The Importance of LEGO for Different Segments
- For researchers: LEGO provides a mathematically grounded path from loop-nest specifications to spatial hardware with provable LP-based optimizations. It abstracts away low-level RTL and exposes meaningful levers (tiling, spatialization, reuse patterns) for systematic exploration.
- For practitioners: It is effectively hardware-as-code. You can target arbitrary dataflows and fuse them in one accelerator, letting a compiler derive interconnects, buffers, and controllers while shrinking mux/FIFO overheads. This improves energy and supports multi-op pipelines without manual template redesign.
- For product leaders: By lowering the barrier to custom silicon, LEGO enables task-tuned, power-efficient edge accelerators (wearables, IoT) that keep pace with fast-moving AI stacks – the silicon adapts to the model, not the other way around. End-to-end results against a state-of-the-art generator (Gemmini) quantify the upside.
LEGO’s Position in the AI Hardware Ecosystem
Compared with analysis tools like Timeloop/MAESTRO and template-bound generators (Gemmini, DNA, MAGNET), LEGO is template-free, supports any dataflow and their combinations, and emits synthesizable RTL. Results show comparable or better area/power versus expert handwritten accelerators under similar dataflows and technologies, while offering one-architecture-for-many-models deployment.
LEGO operationalizes hardware generation as compilation for tensor programs: an affine front end for reuse-aware interconnect/memory synthesis and an LP-powered back end for datapath minimization. The framework’s measured 3.2× performance and 2.4× energy gains over a leading open generator, plus ~35% area reductions from back-end optimizations, position it as a practical path to application-specific AI accelerators at the edge and beyond.
Ultimately, MIT’s LEGO framework represents a significant leap forward in automating the design of AI-specific hardware. By treating hardware generation as a compilation problem, it democratizes access to custom silicon, enabling the rapid development of efficient accelerators tailored to evolving AI workloads. This innovation not only boosts performance and energy efficiency but also paves the way for more adaptable and powerful AI systems at the edge and in the cloud.
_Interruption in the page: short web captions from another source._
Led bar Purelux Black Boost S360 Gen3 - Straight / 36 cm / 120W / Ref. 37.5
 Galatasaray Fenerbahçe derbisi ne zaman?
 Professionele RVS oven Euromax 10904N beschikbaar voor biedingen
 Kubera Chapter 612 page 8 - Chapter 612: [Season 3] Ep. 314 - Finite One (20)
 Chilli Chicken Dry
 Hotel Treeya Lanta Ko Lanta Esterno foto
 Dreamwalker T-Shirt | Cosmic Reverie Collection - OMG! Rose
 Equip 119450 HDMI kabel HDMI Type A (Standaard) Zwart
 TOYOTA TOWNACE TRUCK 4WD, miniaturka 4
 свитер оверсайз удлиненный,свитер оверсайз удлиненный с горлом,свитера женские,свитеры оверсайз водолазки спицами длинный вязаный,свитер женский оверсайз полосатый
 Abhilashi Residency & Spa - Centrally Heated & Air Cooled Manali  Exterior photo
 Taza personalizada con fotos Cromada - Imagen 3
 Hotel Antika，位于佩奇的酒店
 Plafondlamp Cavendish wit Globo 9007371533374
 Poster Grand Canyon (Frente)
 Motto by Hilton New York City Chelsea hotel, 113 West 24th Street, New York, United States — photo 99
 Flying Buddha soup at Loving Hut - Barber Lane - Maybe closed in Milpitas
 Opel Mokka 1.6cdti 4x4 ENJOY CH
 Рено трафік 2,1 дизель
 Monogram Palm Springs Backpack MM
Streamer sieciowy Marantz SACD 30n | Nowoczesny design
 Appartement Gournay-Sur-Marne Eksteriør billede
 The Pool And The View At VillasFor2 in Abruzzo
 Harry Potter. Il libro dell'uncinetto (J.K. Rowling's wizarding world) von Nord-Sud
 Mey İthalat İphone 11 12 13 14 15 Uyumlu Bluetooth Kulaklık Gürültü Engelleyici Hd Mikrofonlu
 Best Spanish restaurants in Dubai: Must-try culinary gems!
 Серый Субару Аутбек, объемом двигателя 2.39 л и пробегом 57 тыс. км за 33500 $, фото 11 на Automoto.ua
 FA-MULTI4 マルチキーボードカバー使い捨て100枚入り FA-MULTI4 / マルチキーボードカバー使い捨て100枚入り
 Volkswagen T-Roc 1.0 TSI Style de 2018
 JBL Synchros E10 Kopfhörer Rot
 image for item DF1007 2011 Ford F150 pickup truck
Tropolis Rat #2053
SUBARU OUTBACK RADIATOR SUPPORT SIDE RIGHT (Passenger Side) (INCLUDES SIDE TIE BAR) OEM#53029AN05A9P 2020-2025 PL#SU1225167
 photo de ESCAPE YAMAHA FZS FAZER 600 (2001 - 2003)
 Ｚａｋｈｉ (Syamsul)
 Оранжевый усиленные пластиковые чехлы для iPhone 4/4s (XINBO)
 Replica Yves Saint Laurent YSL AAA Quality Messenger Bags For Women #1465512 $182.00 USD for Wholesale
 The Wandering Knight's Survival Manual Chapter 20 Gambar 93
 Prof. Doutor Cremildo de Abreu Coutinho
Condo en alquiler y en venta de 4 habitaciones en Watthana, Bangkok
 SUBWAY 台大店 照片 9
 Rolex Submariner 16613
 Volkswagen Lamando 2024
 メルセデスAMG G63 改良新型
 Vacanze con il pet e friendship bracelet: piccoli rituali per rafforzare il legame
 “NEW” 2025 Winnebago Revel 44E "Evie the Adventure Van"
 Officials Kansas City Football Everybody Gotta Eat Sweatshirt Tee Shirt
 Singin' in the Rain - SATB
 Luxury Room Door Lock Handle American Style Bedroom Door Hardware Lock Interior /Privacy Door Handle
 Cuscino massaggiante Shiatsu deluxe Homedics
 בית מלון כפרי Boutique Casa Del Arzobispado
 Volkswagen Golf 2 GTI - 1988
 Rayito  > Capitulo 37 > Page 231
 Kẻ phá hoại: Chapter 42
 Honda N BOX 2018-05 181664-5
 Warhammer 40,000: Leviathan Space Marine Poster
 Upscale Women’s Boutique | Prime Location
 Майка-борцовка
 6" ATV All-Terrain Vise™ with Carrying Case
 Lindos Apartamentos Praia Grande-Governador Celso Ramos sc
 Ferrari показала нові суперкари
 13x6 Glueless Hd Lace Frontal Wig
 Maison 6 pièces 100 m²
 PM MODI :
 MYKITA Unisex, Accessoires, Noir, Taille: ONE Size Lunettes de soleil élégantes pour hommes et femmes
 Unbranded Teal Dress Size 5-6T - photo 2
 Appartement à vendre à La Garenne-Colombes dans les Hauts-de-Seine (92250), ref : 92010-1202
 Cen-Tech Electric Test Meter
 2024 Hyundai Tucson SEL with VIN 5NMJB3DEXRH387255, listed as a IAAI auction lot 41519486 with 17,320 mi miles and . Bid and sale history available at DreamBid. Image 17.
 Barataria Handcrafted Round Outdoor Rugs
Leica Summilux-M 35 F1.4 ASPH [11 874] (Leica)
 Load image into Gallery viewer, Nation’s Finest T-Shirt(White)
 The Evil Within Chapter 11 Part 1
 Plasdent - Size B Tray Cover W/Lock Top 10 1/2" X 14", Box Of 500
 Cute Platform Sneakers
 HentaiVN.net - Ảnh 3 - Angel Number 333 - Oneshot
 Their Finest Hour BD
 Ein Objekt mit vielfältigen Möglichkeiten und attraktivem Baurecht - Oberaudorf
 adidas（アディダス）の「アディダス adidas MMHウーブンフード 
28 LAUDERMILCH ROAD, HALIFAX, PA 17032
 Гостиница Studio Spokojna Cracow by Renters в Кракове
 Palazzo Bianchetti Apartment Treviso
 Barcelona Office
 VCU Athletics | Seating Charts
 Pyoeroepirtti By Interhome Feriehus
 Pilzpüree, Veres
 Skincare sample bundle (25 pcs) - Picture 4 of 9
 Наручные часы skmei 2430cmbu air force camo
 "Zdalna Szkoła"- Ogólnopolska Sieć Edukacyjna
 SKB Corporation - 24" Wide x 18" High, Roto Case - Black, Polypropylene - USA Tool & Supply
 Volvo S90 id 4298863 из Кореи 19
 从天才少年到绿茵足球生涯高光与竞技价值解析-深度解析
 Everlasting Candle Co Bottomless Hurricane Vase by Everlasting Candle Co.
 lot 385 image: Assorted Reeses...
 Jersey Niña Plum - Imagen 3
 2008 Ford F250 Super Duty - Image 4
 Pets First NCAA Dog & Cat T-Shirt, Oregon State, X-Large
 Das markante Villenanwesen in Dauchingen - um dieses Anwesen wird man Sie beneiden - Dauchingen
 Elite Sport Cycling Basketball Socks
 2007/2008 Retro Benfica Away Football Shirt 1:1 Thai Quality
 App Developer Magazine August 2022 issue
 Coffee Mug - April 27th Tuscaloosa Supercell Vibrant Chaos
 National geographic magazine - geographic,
Frequently Asked Questions
What is the LEGO framework for AI chips?
LEGO is a compiler-like framework developed by MIT researchers that automatically generates synthesizable hardware (RTL) for custom AI accelerators. It takes high-level descriptions of tensor workloads, such as those in modern AI models, and produces a complete hardware design without relying on pre-written templates, effectively treating hardware creation as a compilation process.
What makes LEGO different from traditional AI hardware design methods?
Unlike existing flows that either analyze dataflows without producing hardware or use rigid, hand-tuned templates, LEGO is completely template-free. This allows it to generate both the architecture and the hardware code for any dataflow or combination of dataflows, making it highly adaptable to modern workloads that dynamically switch between different operations.
How does hardware generated by LEGO perform compared to existing solutions?
When evaluated against Gemmini, a leading open-source generator, hardware designed by LEGO showed significant improvements under matched resource conditions. On average, LEGO’s designs achieved a 3.2x speedup and were 2.4x more energy-efficient, showcasing its ability to create highly optimized, application-specific accelerators.
What are the key stages of the LEGO hardware generation process?
The process involves three main stages: Deconstruct, Architect, and Compile & Optimize. It starts by representing tensor operations in a mathematical affine format, then synthesizes the hardware’s interconnects and memory layout to maximize data reuse, and finally uses linear programming and graph optimizations to minimize the final design’s area and power consumption.